= Study questions =
- a) In the passage on moral realism, translate the sentence "Whether or not there is an attractor (and how that attraction is supposed to work) seems like the major crux – certainly in our case!" into French.
- b) Restate the portion of the passage on moral realism that begins at the words "I’d bet they" and stops after "possibly the case.", swapping "empirical" for "experimental" wherever it occurs.

= Reading passage =
────────────────────
I’d bet they liberally employ the usual theoretical desiderata (explanatory power, ontological parsimony, theoretical conservatism) to argue for their view, but they probably only make cursory reference to empirical studies. And until they are do refer to more empirical work, they won’t converge on an answer (or improve our predictions, if you prefer). But, again, I don’t expect them to, since I think most of the pertinent empirical work is yet to be done.
I’m not surprised you find this cheeky, but just FYI I was dead serious: that’s pretty much literally what I and many think is possibly the case.
So this is very interesting to me, and I think I agree with you on some points here, but that you’re missing others. But first I need to understand what you mean by “natural sparsity” and what your (very very rough) story is of how our words get their referents. I take it you’re drawing on ML concepts and explanations, and it sounds like a story some philosophers tell, but I’m not familiar with the lingo and want to understand this better. Please tell me more. Related: would you say that we know more about water than our 1700s counterparts, or would you just say “water” today refers to something different than what it referred to in the 1700s? In which case, what is it we’ve gained relative to them? More accurate predictions regarding… what?
Thanks, yep, I’m not sure. Whether or not there is an attractor (and how that attraction is supposed to work) seems like the major crux – certainly in our case!
One thing I want to defend and clarify: someone the other day objected that philosophers are overly confident in their proposals, overly married to them. I think I would agree in some sense, since I think their work is often in doing pre-paradigmatic work: they often jump the gun and declare victory, take philosophizing to be enough to settle a matter. Accordingly, I need to correct the following:
I should have said the field as whole is not married to any particular theory. But I’m not sure having individual researchers try so hard to develop and defend particular views is so perverse. Seems pretty normal that in trying to advance theory, individual theorists heavily favor one or another theory – the one they are curious about, want to develop, make robust and take to its limit. One shouldn’t necessarily look to one particular frontier physicist to form your best guess about their frontier – instead one should survey the various theories being advanced/developed in the area.
For posterity, we discussed in-person, and both (afaict) took the following to be clear predictive disagreements between the (paradigmatic) naturalist realists and anti-realists (condensed for brevity here, to the point of really being more of a mnemonic device):
Realists claim that:
(No Special Semantics): Our use of “right” and “wrong” are picking up, respectively, on what would be appropriately called the rightness and wrongness features in the world.
(Non-subjectivism/non-relativism): These features are largely independent of any particular homo sapiens attitudes and very stable over time.
(Still Learning): We collectively haven’t fully learned these features yet – the sparsity of the world does support and can guide further refinement of our collective usage of moral terms should we collectively wish to generalize better at identifying the presence of said features. This is the claim that leads to claims of there being a “moral attractor.”
Anti-realists may or may not disagree with (1) depending on how they cash out their semantics, but they almost certainly disagree with something like (2) and (3) (at least in their meta-ethical moments).
────────────────────
= Data extracts =
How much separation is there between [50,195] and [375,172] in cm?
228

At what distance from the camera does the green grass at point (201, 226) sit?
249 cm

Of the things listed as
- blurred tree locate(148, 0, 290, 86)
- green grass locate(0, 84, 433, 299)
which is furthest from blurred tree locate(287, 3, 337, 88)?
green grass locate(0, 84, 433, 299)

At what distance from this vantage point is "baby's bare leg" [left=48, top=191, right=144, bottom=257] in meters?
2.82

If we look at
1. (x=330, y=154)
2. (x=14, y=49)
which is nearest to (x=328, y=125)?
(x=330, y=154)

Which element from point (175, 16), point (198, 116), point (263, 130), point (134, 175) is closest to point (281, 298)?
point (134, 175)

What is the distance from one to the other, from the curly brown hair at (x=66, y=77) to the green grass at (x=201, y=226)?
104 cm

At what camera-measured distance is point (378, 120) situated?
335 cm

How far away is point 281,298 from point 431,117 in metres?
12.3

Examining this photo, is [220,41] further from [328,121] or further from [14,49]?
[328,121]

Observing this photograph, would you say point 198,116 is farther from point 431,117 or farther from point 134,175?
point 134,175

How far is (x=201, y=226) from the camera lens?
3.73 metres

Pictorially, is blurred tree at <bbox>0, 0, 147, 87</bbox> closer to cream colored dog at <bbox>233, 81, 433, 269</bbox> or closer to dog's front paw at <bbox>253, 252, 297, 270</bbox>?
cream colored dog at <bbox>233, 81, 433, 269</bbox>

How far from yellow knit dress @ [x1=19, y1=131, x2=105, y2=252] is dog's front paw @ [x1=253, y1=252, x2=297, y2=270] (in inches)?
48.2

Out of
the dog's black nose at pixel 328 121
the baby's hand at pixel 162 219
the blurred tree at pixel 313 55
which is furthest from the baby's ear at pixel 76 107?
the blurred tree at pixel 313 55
────────────────────
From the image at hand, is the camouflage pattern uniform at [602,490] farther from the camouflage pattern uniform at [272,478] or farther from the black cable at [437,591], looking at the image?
────────────────────
= Task responses =
- a) Qu'il y ait ou non un attracteur (et la manière dont cette attraction est censée fonctionner) semble être le nœud principal du problème – assurément dans notre cas !

- b)
I’d bet they liberally employ the usual theoretical desiderata (explanatory power, ontological parsimony, theoretical conservatism) to argue for their view, but they probably only make cursory reference to experimental studies. And until they are do refer to more experimental work, they won’t converge on an answer (or improve our predictions, if you prefer). But, again, I don’t expect them to, since I think most of the pertinent experimental work is yet to be done.
I’m not surprised you find this cheeky, but just FYI I was dead serious: that’s pretty much literally what I and many think is possibly the case.